+++ Excerpted records
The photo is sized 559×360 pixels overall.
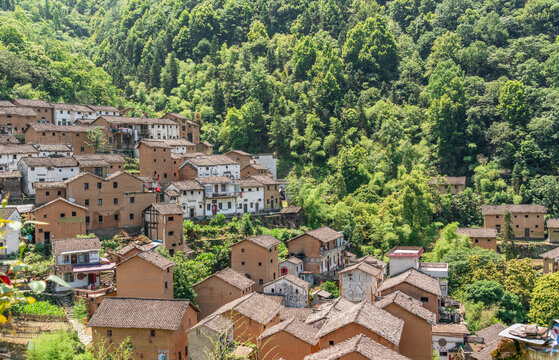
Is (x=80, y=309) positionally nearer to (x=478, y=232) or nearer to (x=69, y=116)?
(x=69, y=116)

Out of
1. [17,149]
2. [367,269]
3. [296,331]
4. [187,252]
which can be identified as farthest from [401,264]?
[17,149]

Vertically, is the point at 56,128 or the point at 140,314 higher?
the point at 56,128

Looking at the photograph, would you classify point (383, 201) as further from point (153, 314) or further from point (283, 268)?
point (153, 314)

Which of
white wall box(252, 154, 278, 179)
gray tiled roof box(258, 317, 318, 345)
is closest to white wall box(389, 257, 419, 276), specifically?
gray tiled roof box(258, 317, 318, 345)

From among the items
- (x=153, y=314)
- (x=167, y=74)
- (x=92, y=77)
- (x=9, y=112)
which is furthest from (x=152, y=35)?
(x=153, y=314)

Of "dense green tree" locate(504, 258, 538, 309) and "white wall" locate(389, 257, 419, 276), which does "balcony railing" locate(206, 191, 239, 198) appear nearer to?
"white wall" locate(389, 257, 419, 276)

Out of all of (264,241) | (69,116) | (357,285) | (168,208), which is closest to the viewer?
++++++
Task objective:
Copy every item above word for word, leaving out the pictures.

Result:
The photo is sized 559×360 pixels overall.
Is (x=80, y=309) positionally nearer to (x=478, y=232) or nearer to (x=69, y=116)?
(x=69, y=116)

Out of
1. [17,149]
2. [367,269]
3. [296,331]
4. [187,252]
which can be identified as farthest from [401,264]?
[17,149]

Vertically, is the point at 56,128 or the point at 140,314 higher?
the point at 56,128

Looking at the photograph, would you classify point (383, 201) as further from point (153, 314) or further from point (283, 268)?
point (153, 314)

Which of
white wall box(252, 154, 278, 179)
gray tiled roof box(258, 317, 318, 345)
is closest to white wall box(389, 257, 419, 276), specifically?
gray tiled roof box(258, 317, 318, 345)

From among the items
- (x=153, y=314)
- (x=167, y=74)
- (x=92, y=77)
- (x=9, y=112)
which is furthest from (x=152, y=35)?
(x=153, y=314)

Of "dense green tree" locate(504, 258, 538, 309) and "white wall" locate(389, 257, 419, 276), which does "balcony railing" locate(206, 191, 239, 198) appear nearer to?
"white wall" locate(389, 257, 419, 276)

Out of all of (264,241) | (69,116) | (357,285) | (168,208), which is closest to the viewer?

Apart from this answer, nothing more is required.